Your instructions >>
Recast everything from the line containing "Looking at this" down to the end of the material as a Markdown table with the columns No. and Line, one row per line. Skip blank lines and leave the pictures out.

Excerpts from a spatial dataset
++++++++++++++++++++

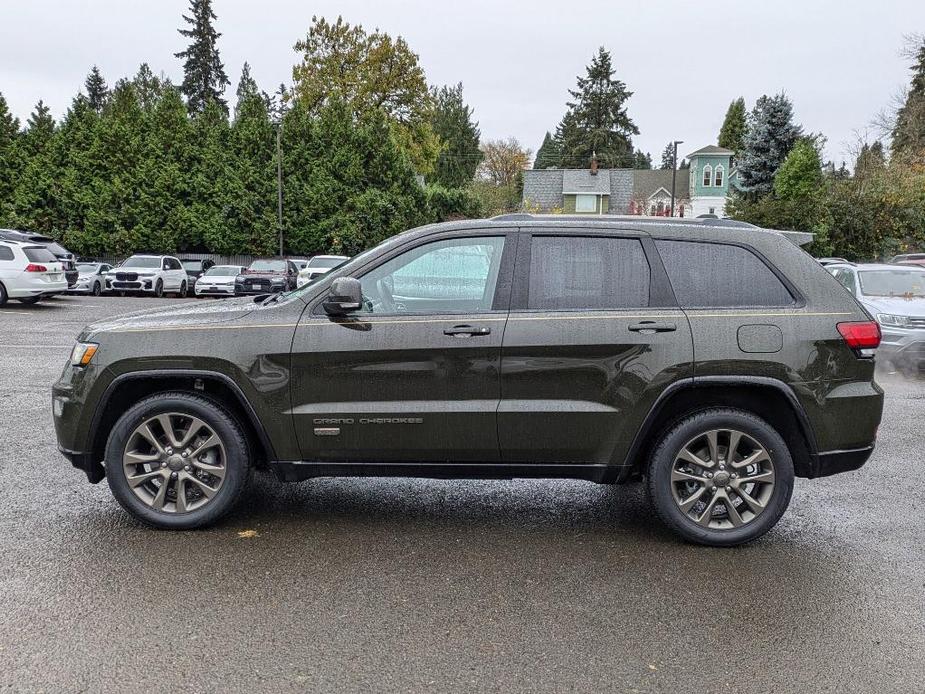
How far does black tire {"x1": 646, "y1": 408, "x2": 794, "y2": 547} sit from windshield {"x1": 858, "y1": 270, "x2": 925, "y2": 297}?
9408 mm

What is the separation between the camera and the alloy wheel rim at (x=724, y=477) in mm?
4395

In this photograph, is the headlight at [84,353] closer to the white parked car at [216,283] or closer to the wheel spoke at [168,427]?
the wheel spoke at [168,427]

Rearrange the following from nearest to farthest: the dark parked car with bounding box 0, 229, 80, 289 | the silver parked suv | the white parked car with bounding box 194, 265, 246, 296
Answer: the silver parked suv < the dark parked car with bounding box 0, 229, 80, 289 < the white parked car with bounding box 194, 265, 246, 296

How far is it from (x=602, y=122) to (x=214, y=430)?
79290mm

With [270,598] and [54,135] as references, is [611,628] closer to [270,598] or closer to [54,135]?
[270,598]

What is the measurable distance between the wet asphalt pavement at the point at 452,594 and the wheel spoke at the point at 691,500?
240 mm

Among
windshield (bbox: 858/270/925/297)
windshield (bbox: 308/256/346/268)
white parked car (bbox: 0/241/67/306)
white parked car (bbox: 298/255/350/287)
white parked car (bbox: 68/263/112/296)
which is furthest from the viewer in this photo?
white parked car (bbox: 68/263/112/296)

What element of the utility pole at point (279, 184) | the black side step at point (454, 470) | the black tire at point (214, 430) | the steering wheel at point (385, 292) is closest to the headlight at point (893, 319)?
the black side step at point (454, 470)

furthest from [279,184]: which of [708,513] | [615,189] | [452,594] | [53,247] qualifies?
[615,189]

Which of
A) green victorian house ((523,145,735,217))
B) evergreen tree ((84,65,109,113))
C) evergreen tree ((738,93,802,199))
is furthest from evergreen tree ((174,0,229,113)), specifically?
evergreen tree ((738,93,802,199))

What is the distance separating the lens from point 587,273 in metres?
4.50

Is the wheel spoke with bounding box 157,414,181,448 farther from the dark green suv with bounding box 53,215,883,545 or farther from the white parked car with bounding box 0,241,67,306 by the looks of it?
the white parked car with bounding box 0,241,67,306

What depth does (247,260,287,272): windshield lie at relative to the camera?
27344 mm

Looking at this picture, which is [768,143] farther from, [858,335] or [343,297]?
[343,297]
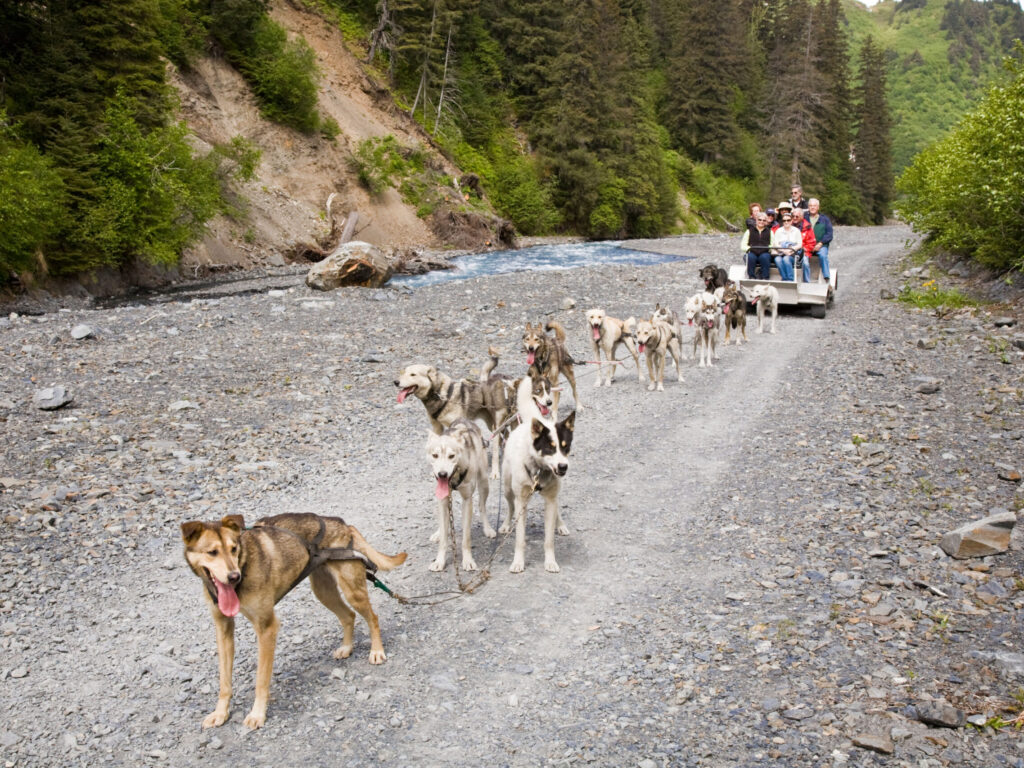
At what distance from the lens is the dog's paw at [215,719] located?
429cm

++++++++++++++++++++

Result of the exercise >>
| No. | Line |
|---|---|
| 1 | Looking at this picture, which is [768,143] farther from, [858,335] or [343,297]? |
| 2 | [343,297] |
| 3 | At what distance from the lens is the dog's paw at [215,719] located? |
| 4 | 429cm |